Text extract:
Our one overarching prayer is that we awaken together.

Right in the midst of our current social turmoil, with all its urgency to do something, is the very time to pause from doing, and renew the strength of one’s center, faith and intention. Enormous challenges are before us that when encountered as a whole easily end up as cynicism, denial or despair. As Buddhists, we know that turning toward the suffering in the world is a long journey – one that requires the excellent sustainable fuel of courage and joy over the lesser motivations of anger and fear. While on one hand, I cannot know the particular suffering of another, there is just this one suffering that links us. How will we sustain our intention to meet throughout our lifetime?

We can learn a lot from these colorful Tibetan “darcho” dancing freely around a rock stupa in the wide open high plateau and now amazingly adorning many a neighborhood porch halfway across the globe.  It’s interesting to note that this tradition did not begin as Buddhist practice and has a felt sense of being rooted in something more primal and instinctual.  Originally used by Bon priests to propitiate local deities and heal the sick, only later did the flags take on the Buddhist wish for the well being of all. On bright colors symbolizing earth, water, fire, air and space, they offer freely sutras and dharanis embellished with images of animals and symbols of enlightened mind.  Some flags pair opposites, for instance, depicting two animals that would often be seen as mortal enemies – a much needed dharma in this time of public hostility and divisiveness.

So what does a Zen prayer flag practice look like in our own time and language? What does it mean to offer a prayer in a practice that teaches letting go of attachment to outcomes? Is that Zen?

There is a difference between our wishful fantasies that lull us to sleep and the awakened wish that inspires courage and response.  In our Zen tradition, while our actual prayers may take on particulars, they are generated not from desperation and fear, but a sense of alignment with the awakened mind to do good for others. Beyond this small identity that wants to be so effective, we can simply ask for assistance without knowing where it will come from. This is true humility.

There is a wonderful and curious line we recite in a particular dedication of merit that says “Whenever these devoted invocations are sent forth, they are perceived and subtly answered.” At once, the prayer sent forth is immediately answered. What is affecting what? Is the wind affecting the flag? Is the flag affecting the wind? Do they move together?  Ultimately, there is no need to think of making prayer flags as having an effect or not. We can let go of that agenda. They are simply the presence of the moment and like posts on the internet or a poem we’ve written, they venture outward past our immediate sphere like ripples in water after a stone is released.

Consider with us this mediation in this New Year.

In a quiet still place, ask yourself afresh and with heart: In what way do I suffer? What suffering around me touches my own life and heart? Extending beyond my tribe to what I know of the world, what comes forth? Is there a link, a common longing? Our prayers derive more strength from their sincerity and simplicity than their sophistication.

Calling this particular shared suffering to mind, invite the skillful bodhisattva energies to emerge from within.  Consider the active response from the point of practice of compassion, wisdom, courage, joy and great vision. What arises to meet this suffering? Most importantly, notice the quality of mind of what meets this suffering. Is it anger or fear or judgment, or is it love or kindness or courage? If it is anger or fear, bring compassion to this and return to the question.

Complete the following:
1) According to the essay on prayer flags, who first used the flags, and for what purpose?
2) Carry on the essay on prayer flags from the point where it stops.

Data excerpt:
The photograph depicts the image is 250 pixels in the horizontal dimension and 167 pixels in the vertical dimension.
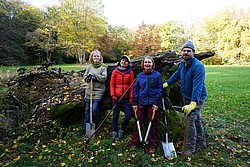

Solved tasks:
1) Bon priests first used them to propitiate local deities and heal the sick.

2)
What do you wish for all beings who suffer in this way?

I often think of the many ways we feel unsafe and threatened by one another – fearful of judgment, of violence, of being humiliated, or rejected. May all beings be free from fear distills down to a simple three word prayer. Freedom from fear. What is an image that reminds me of fearlessness?  A bright sunflower? A woman walking on a tight rope?

What moves with our prayer? The flag, the wind, or your own heart? When we send forth these missives, the Buddha has already arrived to greet you. Immediately, we open up to being moved by one another. The ultimate flag we fly each day as Zen practitioners is our own Rakusus, patchwork robes stitched together that which has been discarded, and our prayer is zazen.  Our prayers are not wishful fantasies; they condition our eyes and hands and turn the attention to what matters. What is inaugurated is the unbreakable affiliation with our own buddha nature.

Buddhists Responding

Three weeks after the election, many of us came together last Tuesday to share our serious concerns, confusions and questions about how we feel called to respond. It is easy to get instantly overwhelmed when we try to come up with ways to address the formidable suffering caused by our cultural divide, racism, sexism, xenophobia, classism, and destruction of the natural world among other social ills. While it was widely expressed that we were grateful for having a practice to rely upon at all, many of us also realize our practice is being seriously tested.  As a teacher, I want to suggest that Buddhist social action does not rely upon the usual thinking on how to solve social problems, but instead, real change emerges from our clarity of intention and insight into the true nature of things.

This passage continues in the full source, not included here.